→ **Passage shown**:
▬▬▬▬▬▬
LFB – Going Home

It’s not the end of the blog but..

Hidden Cove summer

The other day when I wrote about possibly going home, it was just an idea that could have become a plan. The way the universe works, I was just offered a way to go back (and get back on my feet) between now and next month. So…I’m going to stay another month few days and then head back to California.

I’ve become a complainer here and I don’t like that person. My Lessons on Brazil, which started rather innocently, has become my venue for veiled (and not-so-veiled) complaints. In fact, it’s me holding back, because if I wrote a post about everything, I’d write twice as much. I didn’t start out this way, when I came here to live for the first time in 2005, everything was fine. Again, in 2009, I was fine…until the last few weeks when I felt a strong need to leave the country. This time around, since 2011, I was also fine for at least half the time I’ve been here but, in the last few months in particular, life here has been getting to me and I feel it’s changing me. Some have said that it’s likely Rio’s fault, a cidade de beleza e caos. That’s quite possible, though not entirely.
▬▬▬▬▬▬
→ **Stored rows**:
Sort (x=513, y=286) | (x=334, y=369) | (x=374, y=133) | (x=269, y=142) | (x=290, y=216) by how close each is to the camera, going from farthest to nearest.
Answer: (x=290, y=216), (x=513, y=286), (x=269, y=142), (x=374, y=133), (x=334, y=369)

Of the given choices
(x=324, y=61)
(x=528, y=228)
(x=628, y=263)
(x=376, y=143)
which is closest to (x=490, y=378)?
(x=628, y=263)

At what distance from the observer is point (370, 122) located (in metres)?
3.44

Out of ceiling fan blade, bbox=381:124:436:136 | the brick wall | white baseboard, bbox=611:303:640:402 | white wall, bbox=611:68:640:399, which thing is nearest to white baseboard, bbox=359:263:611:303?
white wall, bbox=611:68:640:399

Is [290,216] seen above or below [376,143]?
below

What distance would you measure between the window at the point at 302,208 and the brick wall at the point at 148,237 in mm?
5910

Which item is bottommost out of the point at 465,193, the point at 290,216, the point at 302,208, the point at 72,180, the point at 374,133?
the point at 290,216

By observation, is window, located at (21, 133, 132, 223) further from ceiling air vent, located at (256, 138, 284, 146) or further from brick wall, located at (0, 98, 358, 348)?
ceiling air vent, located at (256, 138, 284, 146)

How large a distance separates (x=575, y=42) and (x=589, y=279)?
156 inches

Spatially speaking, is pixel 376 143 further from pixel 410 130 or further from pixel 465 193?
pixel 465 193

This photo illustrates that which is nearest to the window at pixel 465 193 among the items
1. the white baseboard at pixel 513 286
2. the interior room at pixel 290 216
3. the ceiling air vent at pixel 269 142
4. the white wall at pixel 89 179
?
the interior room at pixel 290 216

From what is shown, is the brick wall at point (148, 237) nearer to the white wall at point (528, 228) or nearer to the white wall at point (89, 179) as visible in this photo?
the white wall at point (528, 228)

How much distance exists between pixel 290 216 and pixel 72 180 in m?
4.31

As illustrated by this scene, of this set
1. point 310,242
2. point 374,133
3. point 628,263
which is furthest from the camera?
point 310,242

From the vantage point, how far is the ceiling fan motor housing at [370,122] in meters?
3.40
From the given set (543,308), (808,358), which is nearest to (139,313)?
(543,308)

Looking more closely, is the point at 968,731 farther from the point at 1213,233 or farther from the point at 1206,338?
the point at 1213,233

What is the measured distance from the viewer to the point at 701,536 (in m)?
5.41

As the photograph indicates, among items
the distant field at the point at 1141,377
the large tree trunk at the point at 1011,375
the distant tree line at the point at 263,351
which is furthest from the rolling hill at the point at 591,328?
▬▬▬▬▬▬
→ **Short problem**:
Copy the blog post about going home from "I’ve become a" up to and including "though not entirely.", and swap "venue" for "outlet". Nothing here depends on the items.

→ **Task result**:
I’ve become a complainer here and I don’t like that person. My Lessons on Brazil, which started rather innocently, has become my outlet for veiled (and not-so-veiled) complaints. In fact, it’s me holding back, because if I wrote a post about everything, I’d write twice as much. I didn’t start out this way, when I came here to live for the first time in 2005, everything was fine. Again, in 2009, I was fine…until the last few weeks when I felt a strong need to leave the country. This time around, since 2011, I was also fine for at least half the time I’ve been here but, in the last few months in particular, life here has been getting to me and I feel it’s changing me. Some have said that it’s likely Rio’s fault, a cidade de beleza e caos. That’s quite possible, though not entirely.